▶ QUOTED TEXT
File size: 7,937 Bytes

270c7b1

---
language:
- fo
license: cc-by-4.0
library_name: transformers
pipeline_tag: token-classification
tags:
- faroese
- pos-tagging
- morphology
- xlm-roberta
- token-classification
- lrec-coling-2026
base_model: vesteinn/ScandiBERT
model_creator: Setur
---

# BRAGD: Constrained Multi-Label POS Tagging for Faroese

BRAGD is a Faroese POS and morphological tagging model based on ScandiBERT. It predicts a **73-dimensional binary feature vector** for each token, covering word class, subcategory, gender, number, case, article, proper noun status, degree, declension, mood, voice, tense, person, and definiteness.

This Hugging Face repository contains a fine-tuned `XLMRobertaForTokenClassification` checkpoint with **73 output labels**, along with the decoding files `constraint_mask.json` and `tag_mappings.json`. The repository is currently published as a Transformers/XLM-RoBERTa safetensors model under `Setur/BRAGD`.

▶ INFORMATION PROVIDED
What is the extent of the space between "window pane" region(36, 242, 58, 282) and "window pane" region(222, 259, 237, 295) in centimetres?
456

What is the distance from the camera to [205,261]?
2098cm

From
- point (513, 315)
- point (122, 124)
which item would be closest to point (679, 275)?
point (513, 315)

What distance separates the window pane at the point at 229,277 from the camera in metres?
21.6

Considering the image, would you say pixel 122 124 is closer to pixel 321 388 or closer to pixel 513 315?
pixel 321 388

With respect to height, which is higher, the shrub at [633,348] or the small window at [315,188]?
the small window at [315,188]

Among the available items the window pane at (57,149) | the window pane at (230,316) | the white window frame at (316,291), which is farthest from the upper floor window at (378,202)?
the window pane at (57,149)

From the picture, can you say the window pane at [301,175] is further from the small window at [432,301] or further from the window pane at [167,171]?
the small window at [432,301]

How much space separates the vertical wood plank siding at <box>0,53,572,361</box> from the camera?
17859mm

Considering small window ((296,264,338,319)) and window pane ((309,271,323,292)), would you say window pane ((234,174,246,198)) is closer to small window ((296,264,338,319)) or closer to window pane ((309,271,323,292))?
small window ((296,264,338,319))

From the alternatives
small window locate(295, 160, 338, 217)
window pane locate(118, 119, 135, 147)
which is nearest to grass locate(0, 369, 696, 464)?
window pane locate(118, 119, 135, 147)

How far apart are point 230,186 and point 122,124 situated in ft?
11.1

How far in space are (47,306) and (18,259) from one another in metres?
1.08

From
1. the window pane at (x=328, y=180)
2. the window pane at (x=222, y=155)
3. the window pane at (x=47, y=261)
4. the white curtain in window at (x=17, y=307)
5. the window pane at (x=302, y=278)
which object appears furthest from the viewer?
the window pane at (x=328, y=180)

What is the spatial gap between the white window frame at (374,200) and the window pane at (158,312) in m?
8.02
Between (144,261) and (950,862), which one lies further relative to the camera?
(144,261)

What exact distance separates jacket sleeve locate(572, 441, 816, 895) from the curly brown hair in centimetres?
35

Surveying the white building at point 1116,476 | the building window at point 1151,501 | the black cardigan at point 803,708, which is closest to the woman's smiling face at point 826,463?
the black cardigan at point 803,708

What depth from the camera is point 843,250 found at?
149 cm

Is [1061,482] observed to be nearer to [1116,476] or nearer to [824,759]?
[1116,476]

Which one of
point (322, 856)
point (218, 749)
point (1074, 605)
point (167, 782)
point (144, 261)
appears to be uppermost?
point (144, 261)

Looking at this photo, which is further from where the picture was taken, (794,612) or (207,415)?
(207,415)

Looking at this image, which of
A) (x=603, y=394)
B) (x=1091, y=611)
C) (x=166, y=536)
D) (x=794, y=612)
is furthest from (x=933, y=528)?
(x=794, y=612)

▶ PROBLEMS AND TASKS
- A) In the BRAGD model card, how many dimensions does the binary feature vector predicted for each token have?
- B) Reproduce the BRAGD model card word for word between "# BRAGD: Constrained" and "person, and definiteness.", inclusive.

▶ FINAL RESULTS
- A) 73

- B)
# BRAGD: Constrained Multi-Label POS Tagging for Faroese

BRAGD is a Faroese POS and morphological tagging model based on ScandiBERT. It predicts a **73-dimensional binary feature vector** for each token, covering word class, subcategory, gender, number, case, article, proper noun status, degree, declension, mood, voice, tense, person, and definiteness.